A number of mechanisms have been postulated to explain how diabetes and hyperglycaemia contribute to cognitive decline. First, AGEs accumulate both during the normal ageing process and more rapidly with hyperglycaemia and diabetes [22]. AGEs cause tissue damage generally, and perhaps in cerebral vessels specifically, both by forming cross-links that disrupt the structure and function of proteins and lipids and by interacting with AGE surface receptors, leading to oxidative stress and inflammation [23]. Hyperinsulinaemia may also increase the risk of cognitive impairment and dementia by interfering with amyloid precursor protein metabolism, and possibly promoting the cerebral β-amyloid deposits characteristic of Alzheimer’s disease. Hyperinsulinaemia may contribute to microvascular damage leading to cerebral infarcts and atrophy [23].

Important limitations of our study include a limited cognitive test battery, lack of data on hypoglycaemic events, and the reliance on a single measurement of HbA1c at baseline. We may have had limited power to detect associations between HbA1c and cognitive decline as we did not observe large changes in cognition during the 6 year period in this community-based middle-aged population [24]. Although our study population had a mean age of 56 years and the prevalence of substantial cognitive decline in this community-based population was low, other studies using this cohort have found significant associations with other vascular risk factors and cognitive decline over this time period [3].

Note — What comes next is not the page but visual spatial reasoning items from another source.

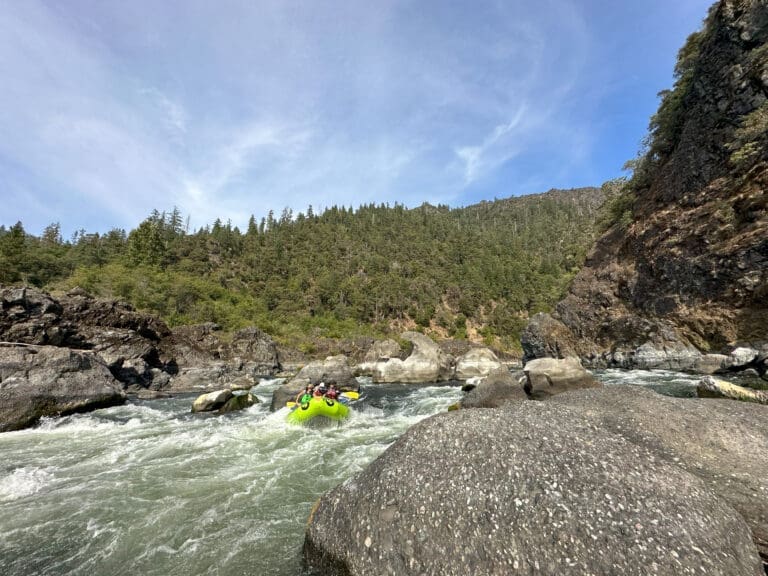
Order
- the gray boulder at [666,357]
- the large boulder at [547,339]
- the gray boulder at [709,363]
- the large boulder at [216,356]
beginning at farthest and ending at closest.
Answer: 1. the large boulder at [547,339]
2. the large boulder at [216,356]
3. the gray boulder at [666,357]
4. the gray boulder at [709,363]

The strengths of this study include the comprehensive assessment of diabetes risk factors, large sample size, and two assessments of cognition. This study adds to our knowledge of the association of HbA1c with cognition across the entire spectrum of glycaemia in persons with and without diabetes.

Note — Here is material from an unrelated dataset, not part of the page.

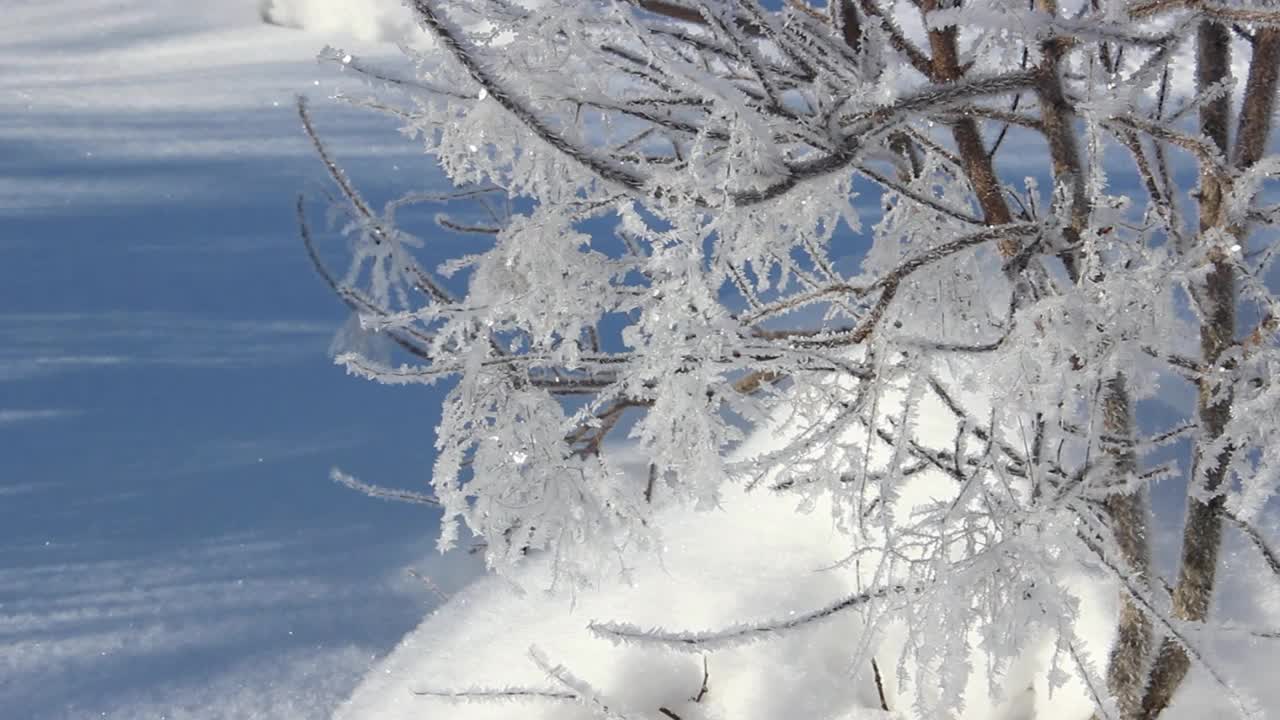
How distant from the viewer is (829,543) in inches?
76.4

In summary, hyperglycaemia, as measured by HbA1c, did not predict 6 year cognitive decline beyond diabetes status in this middle-aged community-based population. In this prospective study, diabetes itself was associated with decline in one cognitive domain (executive function and processing speed) but higher values of baseline HbA1c were not independently associated with cognitive decline over a 6 year period in persons either with or without diabetes. Future studies should help identify the non-glycaemic risk factors by which diabetes contributes to cognitive decline.